- **Work order**
In the passage on locking and deadlocks, write out everything between "Lastly I will" and "a shared lock.", inclusive, switching "shared" to "common" throughout.

- **Page text**
"""
Lastly I will briefly touch on locking and deadlocks, again I have covered this area on my Oracle section in locking and concurrency. Locks are used by a tread to keep other threads from modifying data in the area of the database that is locked. Locks are used to enforce isolation, there are a number of row and table locks.

Row Locks
Read Lock (shared)	The locked data is reserved for reading by the current thread, other threads can read but not change the data. A read lock is also known as a shared lock.
Write Lock (exclusive)	The locked data is reserved for writing by the current thread, other threads can neither read or write the locked the data. A read lock is also known as a exclusive lock.
Table Locks
Table Lock	The entire table is locked
Page Lock	The lock is set at the memory page level, a page is a group of rows, the numbers of rows can vary.
Row Lock	The lock is set at the row level, each row being read or written to is locked.

I will point you to the MySQL documentation on which engine which locking as this could change over time, however InnoDB and Falcon implement row-level locking and mysqld implements table-level locking, which means that any storage engine can be locked at the table-level because table-level locking is implemented in the server.

A deadlock is when two transactions are simultaneously trying to access the same data in the database, and each transaction has locked data that the other transaction needs to continue, without being able to continue. If the client or the database does not intervene the transactions would what forever. The database can manage the deadlock by having what is called a lock wait timeout value, the InnoDB storage engine will often recognize that a deadlock has occurred and kill one of the sessions before this timeout has been reached.

You can see the timeout values by looking at the timeout variables

lock timeout variables

show global variables like '%lock_wait_timeout';
"""
- **Recorded data**
"""
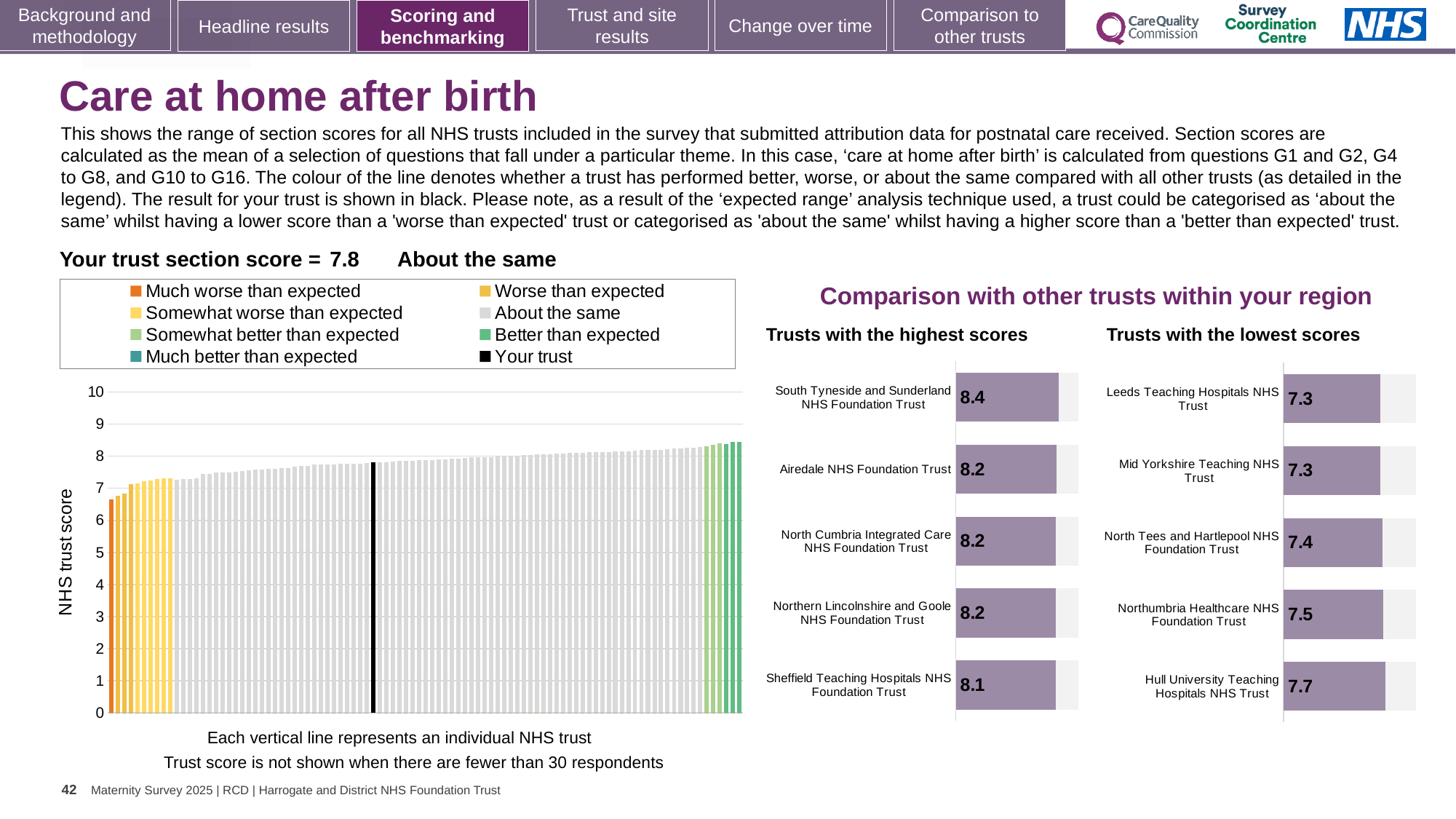
In the 'Trusts with the lowest scores' chart, what is the score for Hull University Teaching Hospitals NHS Trust? 7.7 In the 'NHS trust score' chart on the left, what is the section score for your trust (the black bar)? 7.8 In the 'Trusts with the lowest scores' chart, what is the difference between the scores of Hull University Teaching Hospitals NHS Trust and Leeds Teaching Hospitals NHS Trust? 0.4 In the 'Trusts with the highest scores' chart, which trust has the lowest score shown? Sheffield Teaching Hospitals NHS Foundation Trust In the 'NHS trust score' chart on the left, do the values rise or fall from left to right? Rise In the 'Trusts with the highest scores' chart, what is the difference between the scores of South Tyneside and Sunderland NHS Foundation Trust and Sheffield Teaching Hospitals NHS Foundation Trust? 0.3 In the 'Trusts with the highest scores' chart, what is the score for South Tyneside and Sunderland NHS Foundation Trust? 8.4 What kind of chart is the large 'NHS trust score' chart on the left of the slide? Bar chart How many trusts are listed in the 'Trusts with the highest scores' chart? 5 How many entries does the legend above the 'NHS trust score' chart list? 8 In the 'Trusts with the lowest scores' chart, which trust has the highest score? Hull University Teaching Hospitals NHS Trust In the 'Trusts with the lowest scores' chart, which has the higher score: Northumbria Healthcare NHS Foundation Trust or North Tees and Hartlepool NHS Foundation Trust? Northumbria Healthcare NHS Foundation Trust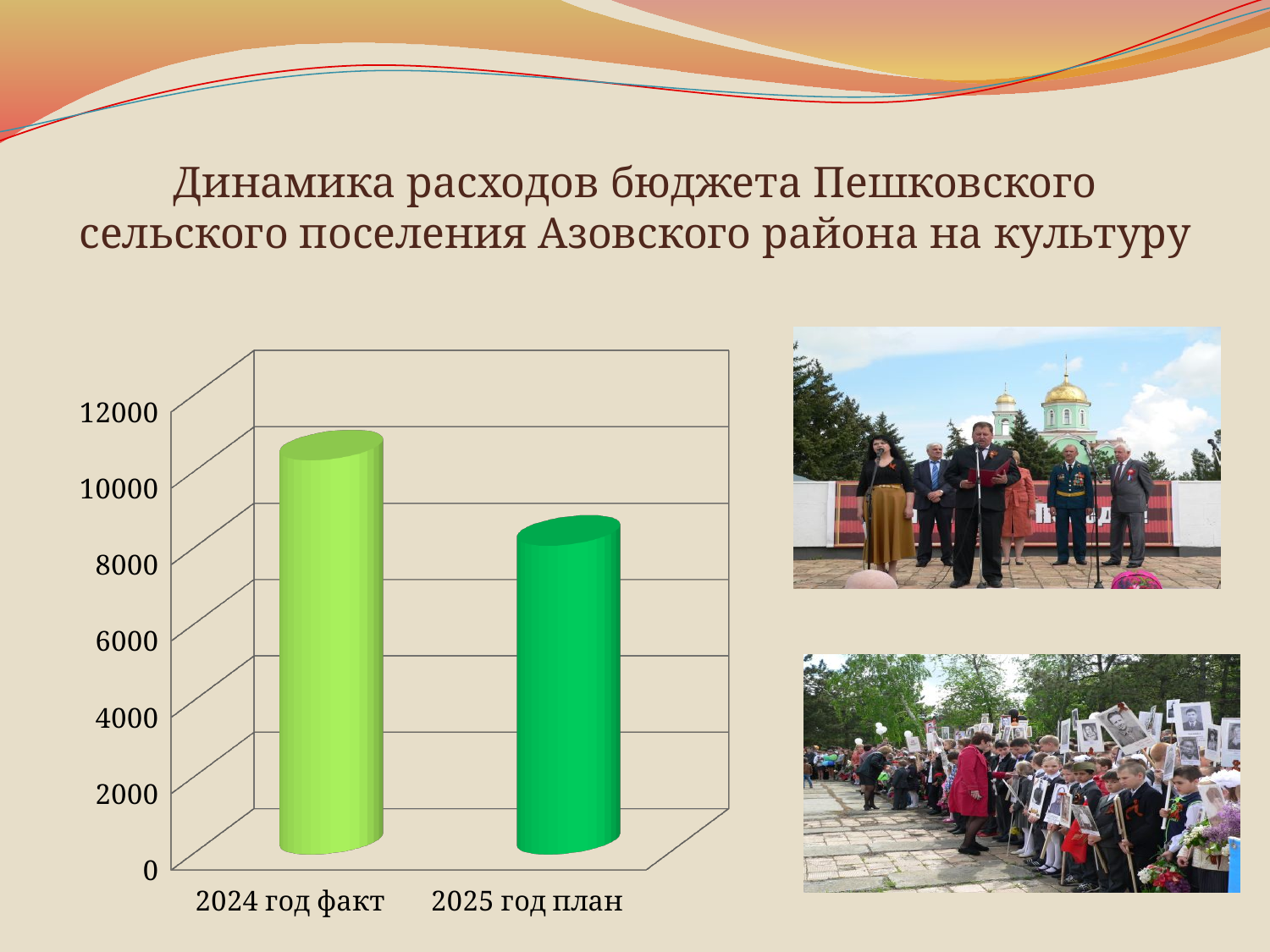
Which is larger, the value for 2024 год факт or the value for 2025 год план? 2024 год факт Do the values rise or fall from 2024 год факт to 2025 год план? fall Is the value for 2024 год факт greater or less than 10000? greater What kind of chart is shown on the slide? bar chart Which category has the lowest value on the chart? 2025 год план Which category has the highest value on the chart? 2024 год факт What is the highest tick value shown on the vertical axis of the chart? 12000 Is the value for 2024 год факт greater or less than 12000? less Is the value for 2025 год план greater or less than 10000? less What is the title of the slide containing the chart? Динамика расходов бюджета Пешковского сельского поселения Азовского района на культуру How many categories are plotted on the chart? 2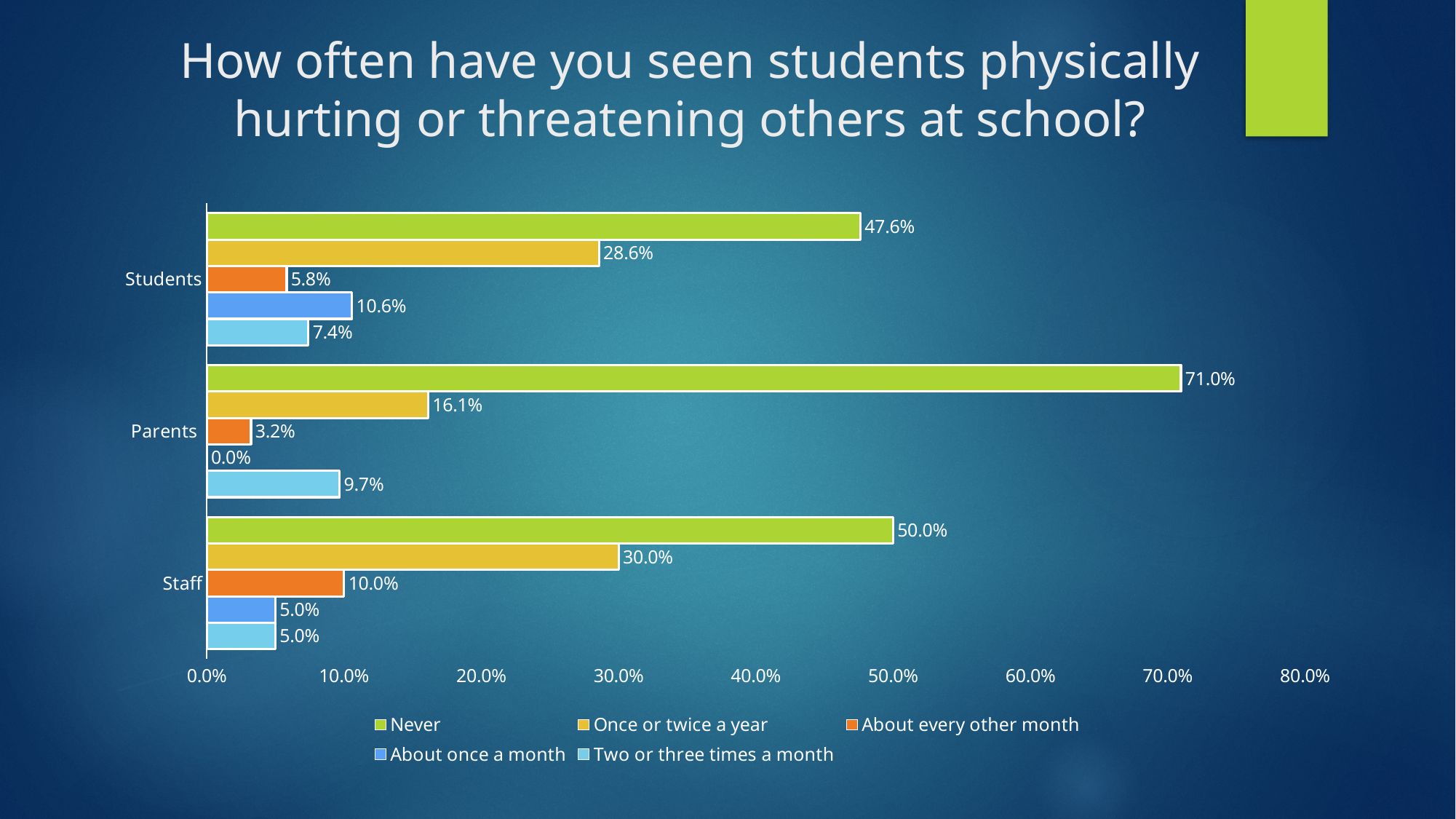
Is the "Once or twice a year" value for Staff greater or less than 20.0%? greater What percentage of Students answered "Never"? 47.6% How many groups are shown on the vertical axis? 3 What is the difference between the "Never" values for Parents and Students? 23.4% What percentage of Parents answered "About once a month"? 0.0% Which is larger: the "Two or three times a month" value for Parents or for Students? Parents Which group has the lowest value for "About every other month"? Parents What percentage of Staff answered "About every other month"? 10.0% What kind of chart is shown on the slide? Bar chart Which group has the highest value for "Never"? Parents What percentage of Parents answered "Once or twice a year"? 16.1% How many series does the legend list? 5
"""
- **Solution**
Lastly I will briefly touch on locking and deadlocks, again I have covered this area on my Oracle section in locking and concurrency. Locks are used by a tread to keep other threads from modifying data in the area of the database that is locked. Locks are used to enforce isolation, there are a number of row and table locks.

Row Locks
Read Lock (common)	The locked data is reserved for reading by the current thread, other threads can read but not change the data. A read lock is also known as a common lock.